PASSAGE SHOWN Block Start

The Delightful Weirdness of ‘The Great Muppet Caper’

2016 was a very, very bad year no matter how you slice it. In tough times, comedy is often a form of escape that people turn to when they need comforting. With that in mind, we asked our contributors to pick the one piece of comedy in any form that they turn to when they really need cheering up. We’ll be sharing their choices throughout the week in a package we’re calling “The Best Medicine.”

2016 has been a hard year. As someone who has struggled with depression for much of my life, I’ve had to develop habits and ways to cope. The result is that I have a short list of things to read and watch and listen to that help. One I came back to recently is The Great Muppet Caper. The 1981 film isn’t the best muppet movie – that would be 1979’s The Muppet Movie – but to my mind it’s the funniest and weirdest. From the opening credits, which feature Kermit, Fozzie and Gonzo in a hot air balloon, to the bizarre and hilarious cameo by Peter Falk, to the fact that Charles Grodin and Diana Rigg play siblings (this is a movie where Kermit and Fozzie are twins, so it seems pretty normal), it’s just completely out there. There are songs by Joe Raposo, a cameo by John Cleese that only really made sense to me as an adult, and a plot involving models who moonlight as jewel thieves – it’s goofy fun. Which is not to say that there’s nothing serious. After The Happiness Hotel, every hostel I’ve ever stayed at seems luxurious by comparison, and postmodernism comes pretty easily after watching the Muppets repeatedly break the fourth wall.

PASSAGE SHOWN Block End

- [BRIEF A]:
In the essay on The Great Muppet Caper, which three characters appear in a hot air balloon during the opening credits?
- [BRIEF B]:
Carry on the essay about The Great Muppet Caper, picking up after its last sentence.

RECORD EXTRACTS Block Start

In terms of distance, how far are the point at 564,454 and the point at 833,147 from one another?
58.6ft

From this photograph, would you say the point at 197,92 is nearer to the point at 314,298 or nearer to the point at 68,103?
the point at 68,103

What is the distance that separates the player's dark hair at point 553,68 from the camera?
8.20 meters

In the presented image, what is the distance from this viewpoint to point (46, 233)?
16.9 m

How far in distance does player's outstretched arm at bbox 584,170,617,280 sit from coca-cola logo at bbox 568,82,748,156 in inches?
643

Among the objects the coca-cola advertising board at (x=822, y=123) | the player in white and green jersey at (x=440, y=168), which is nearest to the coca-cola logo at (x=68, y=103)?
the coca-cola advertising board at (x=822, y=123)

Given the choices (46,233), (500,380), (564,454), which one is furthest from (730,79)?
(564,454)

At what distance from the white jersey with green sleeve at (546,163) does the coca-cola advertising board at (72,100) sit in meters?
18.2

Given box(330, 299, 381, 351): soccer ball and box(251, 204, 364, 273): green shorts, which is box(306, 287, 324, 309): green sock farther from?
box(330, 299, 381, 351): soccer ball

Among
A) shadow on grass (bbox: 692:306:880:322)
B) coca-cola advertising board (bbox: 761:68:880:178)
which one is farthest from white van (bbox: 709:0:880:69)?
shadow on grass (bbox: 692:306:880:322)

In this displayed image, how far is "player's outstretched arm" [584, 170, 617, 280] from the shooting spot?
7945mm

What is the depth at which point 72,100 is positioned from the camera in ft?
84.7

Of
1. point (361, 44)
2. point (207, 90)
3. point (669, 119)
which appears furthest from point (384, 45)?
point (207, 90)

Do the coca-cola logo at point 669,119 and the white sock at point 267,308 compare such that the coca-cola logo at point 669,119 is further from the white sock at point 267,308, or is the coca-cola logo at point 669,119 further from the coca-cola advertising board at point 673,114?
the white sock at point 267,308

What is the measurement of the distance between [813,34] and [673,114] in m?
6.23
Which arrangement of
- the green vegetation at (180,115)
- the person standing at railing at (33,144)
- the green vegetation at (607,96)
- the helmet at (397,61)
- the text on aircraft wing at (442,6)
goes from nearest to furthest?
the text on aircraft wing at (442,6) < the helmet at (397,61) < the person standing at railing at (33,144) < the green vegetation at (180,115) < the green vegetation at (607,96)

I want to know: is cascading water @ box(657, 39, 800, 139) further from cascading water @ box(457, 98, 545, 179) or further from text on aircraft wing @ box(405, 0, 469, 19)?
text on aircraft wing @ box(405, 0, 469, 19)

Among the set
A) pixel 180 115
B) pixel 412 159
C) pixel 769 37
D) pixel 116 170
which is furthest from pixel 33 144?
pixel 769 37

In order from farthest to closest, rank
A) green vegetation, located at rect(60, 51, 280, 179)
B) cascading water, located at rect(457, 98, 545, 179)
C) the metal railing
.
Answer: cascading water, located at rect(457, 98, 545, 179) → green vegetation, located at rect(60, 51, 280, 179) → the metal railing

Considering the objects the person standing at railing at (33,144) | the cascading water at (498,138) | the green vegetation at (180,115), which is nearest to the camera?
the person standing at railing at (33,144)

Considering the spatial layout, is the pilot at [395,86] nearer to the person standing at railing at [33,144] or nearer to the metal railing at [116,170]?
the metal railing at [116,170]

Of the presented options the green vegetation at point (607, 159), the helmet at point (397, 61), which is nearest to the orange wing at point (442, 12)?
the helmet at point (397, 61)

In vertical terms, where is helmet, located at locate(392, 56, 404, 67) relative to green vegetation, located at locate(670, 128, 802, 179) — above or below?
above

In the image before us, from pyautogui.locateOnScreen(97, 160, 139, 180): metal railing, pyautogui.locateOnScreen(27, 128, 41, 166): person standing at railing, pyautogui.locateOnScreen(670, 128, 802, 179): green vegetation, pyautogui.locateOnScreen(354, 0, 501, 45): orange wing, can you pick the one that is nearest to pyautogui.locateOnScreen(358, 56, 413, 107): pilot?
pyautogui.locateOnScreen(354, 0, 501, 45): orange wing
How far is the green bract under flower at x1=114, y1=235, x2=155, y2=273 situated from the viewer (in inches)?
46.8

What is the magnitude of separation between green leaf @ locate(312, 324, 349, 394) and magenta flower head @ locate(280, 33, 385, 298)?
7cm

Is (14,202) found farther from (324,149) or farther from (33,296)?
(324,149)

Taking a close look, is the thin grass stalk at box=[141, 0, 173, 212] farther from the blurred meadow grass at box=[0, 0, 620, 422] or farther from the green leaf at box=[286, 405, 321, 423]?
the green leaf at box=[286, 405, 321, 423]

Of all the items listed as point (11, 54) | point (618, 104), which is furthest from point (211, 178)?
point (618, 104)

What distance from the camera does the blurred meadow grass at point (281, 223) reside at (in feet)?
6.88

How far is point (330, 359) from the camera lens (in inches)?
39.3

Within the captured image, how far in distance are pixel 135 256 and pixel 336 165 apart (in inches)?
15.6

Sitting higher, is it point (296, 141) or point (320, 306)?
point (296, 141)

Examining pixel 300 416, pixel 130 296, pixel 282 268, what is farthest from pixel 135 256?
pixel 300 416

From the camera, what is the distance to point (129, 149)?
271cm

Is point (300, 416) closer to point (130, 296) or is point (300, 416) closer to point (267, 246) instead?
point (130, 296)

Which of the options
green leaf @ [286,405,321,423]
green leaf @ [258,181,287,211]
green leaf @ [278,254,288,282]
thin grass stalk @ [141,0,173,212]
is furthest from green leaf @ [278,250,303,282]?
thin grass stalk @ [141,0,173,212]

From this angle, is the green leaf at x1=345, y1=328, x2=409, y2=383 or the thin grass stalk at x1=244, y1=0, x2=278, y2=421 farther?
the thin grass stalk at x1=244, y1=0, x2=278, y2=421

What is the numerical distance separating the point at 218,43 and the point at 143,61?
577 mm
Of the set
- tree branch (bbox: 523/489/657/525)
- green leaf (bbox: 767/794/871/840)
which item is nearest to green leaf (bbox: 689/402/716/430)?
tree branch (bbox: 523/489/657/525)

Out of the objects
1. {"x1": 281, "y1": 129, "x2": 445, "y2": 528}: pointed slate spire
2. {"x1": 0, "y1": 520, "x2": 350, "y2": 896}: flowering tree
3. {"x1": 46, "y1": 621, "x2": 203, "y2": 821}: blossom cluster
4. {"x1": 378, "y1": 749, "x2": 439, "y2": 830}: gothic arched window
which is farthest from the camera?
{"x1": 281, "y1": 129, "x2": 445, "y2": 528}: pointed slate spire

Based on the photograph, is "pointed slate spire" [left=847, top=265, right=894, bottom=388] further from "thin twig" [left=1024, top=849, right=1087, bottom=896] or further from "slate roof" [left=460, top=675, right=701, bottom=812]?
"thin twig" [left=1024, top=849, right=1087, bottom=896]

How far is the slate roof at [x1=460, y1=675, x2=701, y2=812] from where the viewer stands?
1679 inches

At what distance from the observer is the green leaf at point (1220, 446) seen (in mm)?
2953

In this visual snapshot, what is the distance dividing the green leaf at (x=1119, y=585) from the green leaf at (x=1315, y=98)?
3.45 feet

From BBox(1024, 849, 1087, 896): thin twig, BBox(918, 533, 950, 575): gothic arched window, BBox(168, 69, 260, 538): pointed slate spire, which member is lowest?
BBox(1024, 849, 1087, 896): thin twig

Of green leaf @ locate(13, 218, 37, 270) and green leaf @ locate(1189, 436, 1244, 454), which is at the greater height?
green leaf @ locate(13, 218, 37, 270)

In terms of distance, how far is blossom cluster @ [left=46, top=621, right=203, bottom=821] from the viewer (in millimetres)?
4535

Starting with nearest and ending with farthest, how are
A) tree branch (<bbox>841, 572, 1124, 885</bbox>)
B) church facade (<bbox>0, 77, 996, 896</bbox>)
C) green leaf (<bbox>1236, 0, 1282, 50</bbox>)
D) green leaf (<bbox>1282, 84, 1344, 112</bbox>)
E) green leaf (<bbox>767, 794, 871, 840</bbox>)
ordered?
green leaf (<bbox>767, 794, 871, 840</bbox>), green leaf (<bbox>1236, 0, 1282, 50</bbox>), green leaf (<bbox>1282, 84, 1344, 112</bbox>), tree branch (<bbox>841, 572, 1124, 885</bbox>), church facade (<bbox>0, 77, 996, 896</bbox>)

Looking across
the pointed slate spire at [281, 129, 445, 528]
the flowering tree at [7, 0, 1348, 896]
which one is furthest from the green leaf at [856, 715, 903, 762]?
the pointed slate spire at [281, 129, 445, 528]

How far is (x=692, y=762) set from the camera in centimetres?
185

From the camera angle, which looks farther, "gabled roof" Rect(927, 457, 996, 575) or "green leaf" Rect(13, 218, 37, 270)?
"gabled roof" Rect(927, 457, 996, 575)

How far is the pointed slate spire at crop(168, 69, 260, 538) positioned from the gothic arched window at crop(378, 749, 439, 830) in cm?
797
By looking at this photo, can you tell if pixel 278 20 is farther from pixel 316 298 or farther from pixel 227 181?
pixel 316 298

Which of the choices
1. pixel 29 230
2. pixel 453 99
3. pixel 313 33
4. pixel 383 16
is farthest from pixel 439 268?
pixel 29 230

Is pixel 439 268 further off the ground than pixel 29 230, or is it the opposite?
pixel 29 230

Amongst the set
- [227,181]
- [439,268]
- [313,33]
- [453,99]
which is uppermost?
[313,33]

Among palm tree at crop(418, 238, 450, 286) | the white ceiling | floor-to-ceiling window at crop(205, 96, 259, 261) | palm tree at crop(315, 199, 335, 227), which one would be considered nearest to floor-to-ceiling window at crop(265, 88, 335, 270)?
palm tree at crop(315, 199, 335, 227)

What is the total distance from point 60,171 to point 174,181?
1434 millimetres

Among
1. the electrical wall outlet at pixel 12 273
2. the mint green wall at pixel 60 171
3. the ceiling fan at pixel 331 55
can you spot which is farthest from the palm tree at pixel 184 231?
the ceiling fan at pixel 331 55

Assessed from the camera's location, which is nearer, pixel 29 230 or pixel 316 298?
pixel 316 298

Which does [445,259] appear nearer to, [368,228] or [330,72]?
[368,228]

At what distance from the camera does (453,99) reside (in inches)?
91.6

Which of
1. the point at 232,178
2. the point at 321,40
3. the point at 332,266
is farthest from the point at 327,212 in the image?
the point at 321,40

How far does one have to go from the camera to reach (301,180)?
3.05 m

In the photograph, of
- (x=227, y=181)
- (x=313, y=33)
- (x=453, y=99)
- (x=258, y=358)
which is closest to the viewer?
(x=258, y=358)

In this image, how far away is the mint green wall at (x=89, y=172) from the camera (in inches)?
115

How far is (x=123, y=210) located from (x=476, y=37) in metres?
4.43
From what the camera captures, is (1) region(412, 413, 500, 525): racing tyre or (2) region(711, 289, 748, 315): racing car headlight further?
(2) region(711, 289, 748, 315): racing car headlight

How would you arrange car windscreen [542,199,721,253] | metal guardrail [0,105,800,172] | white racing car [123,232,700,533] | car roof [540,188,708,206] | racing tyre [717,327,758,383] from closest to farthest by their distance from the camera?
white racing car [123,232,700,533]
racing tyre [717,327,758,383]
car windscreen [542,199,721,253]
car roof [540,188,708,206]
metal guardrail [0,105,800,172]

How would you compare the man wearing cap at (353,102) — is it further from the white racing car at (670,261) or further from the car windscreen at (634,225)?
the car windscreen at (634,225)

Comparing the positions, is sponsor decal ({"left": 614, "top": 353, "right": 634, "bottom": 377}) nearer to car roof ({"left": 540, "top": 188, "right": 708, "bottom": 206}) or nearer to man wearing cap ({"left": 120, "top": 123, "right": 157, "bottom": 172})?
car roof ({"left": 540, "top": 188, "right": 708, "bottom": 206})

RECORD EXTRACTS Block End

- [RESPONSE AREA A]:
Kermit, Fozzie and Gonzo.

- [RESPONSE AREA B]:
This is a movie my brother and I quoted nonstop through childhood (“Are bears allowed in those fountains?” “What color are their hands now?” “Maybe we could jump part way?”) and even today it makes me laugh. Maybe because it might be about crime and danger, about the need to do what’s right even when it’s not easy – but that doesn’t mean that life isn’t fun and that what really matters is getting to do it with your friends.